February of 2010 I had a horrid cold that felt almost like the flu. The usual rounds of medications were not doing the job and my employers were understandably concerned that I would not be able to do my job effectively. So I went to my primary care physician, who did a routine blood draw to check my white cell count. Later that week, one of the office assistants left an urgent message on my answering machine and told me I needed to make a followup appointment with the doctor ASAP. My first assumption was I had bronchitis or pneumonia. Irritating, but not earth shattering.
On March 29, 2010 I was diagnosed with diabetes and it felt like all the fun had gone out of my life. No more ice cream, candy, cake...and what the heck was I going to do without chocolate?! I'd go insane! This couldn't be happening to me, I didn't deserve it. Then the doctor talked about diabetic education classes and losing weight. Would my insurance cover all this? Would I need oral medication or *shudder* insulin shots? I would have to get used to poking my finger every day to test my blood sugar. I would have to start taking medications until my blood sugar was under control. Maybe for the rest of my life. After the diagnosis and reassuring concerned friends and family I was fine I went home and cried alone, feeling overwhelmed and small and helpless.
But hey, maybe it's not the end of the world. There's lots of things I can do to help myself. I can start changing my diet in a way I can get healthy and live a long life but not starve. And yes, I can start to *shudder* exercise. Maybe there's a fun one out there I could learn to like. If I'm careful and learn to control my portions and and how often I eat it, perhaps chocolate won't be gone forever.

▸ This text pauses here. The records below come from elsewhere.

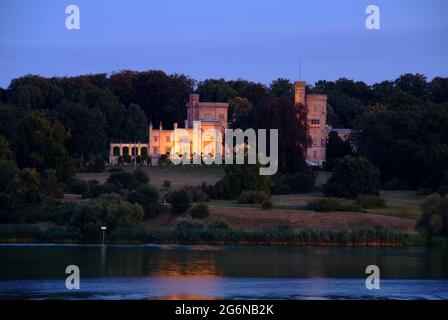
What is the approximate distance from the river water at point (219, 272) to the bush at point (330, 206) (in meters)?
10.9

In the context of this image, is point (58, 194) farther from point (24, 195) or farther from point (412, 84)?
point (412, 84)

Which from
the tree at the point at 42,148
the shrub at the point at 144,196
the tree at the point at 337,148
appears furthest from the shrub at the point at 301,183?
the tree at the point at 337,148

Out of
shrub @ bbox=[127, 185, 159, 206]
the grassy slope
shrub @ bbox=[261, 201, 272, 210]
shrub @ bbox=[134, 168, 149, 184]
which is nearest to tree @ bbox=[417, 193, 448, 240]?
the grassy slope

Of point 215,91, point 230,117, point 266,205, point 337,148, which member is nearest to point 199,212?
point 266,205

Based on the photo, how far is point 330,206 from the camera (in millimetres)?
81188

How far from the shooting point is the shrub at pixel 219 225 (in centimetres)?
7394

My only fear is staying on track. Changing years of routine will take months to undo, and that's if I'm disciplined. Oh, boy. I'm going to need help, advice, support; and provide a little too.
Disclaimer: This is my personal experience and my own opinions. I'm not trying to treat or diagnose anything and the opinions I express are my own. This is all conjecture. I'm learning as a go so forgive any inaccuracies. This is a way for me to cope and focus my emotions into something positive. If you read this and recognize yourself in anything I've written about, please, talk to your doctor. Read some books. And never be afraid to scream, cry, or yes, laugh about being a diabetic. I'm going to.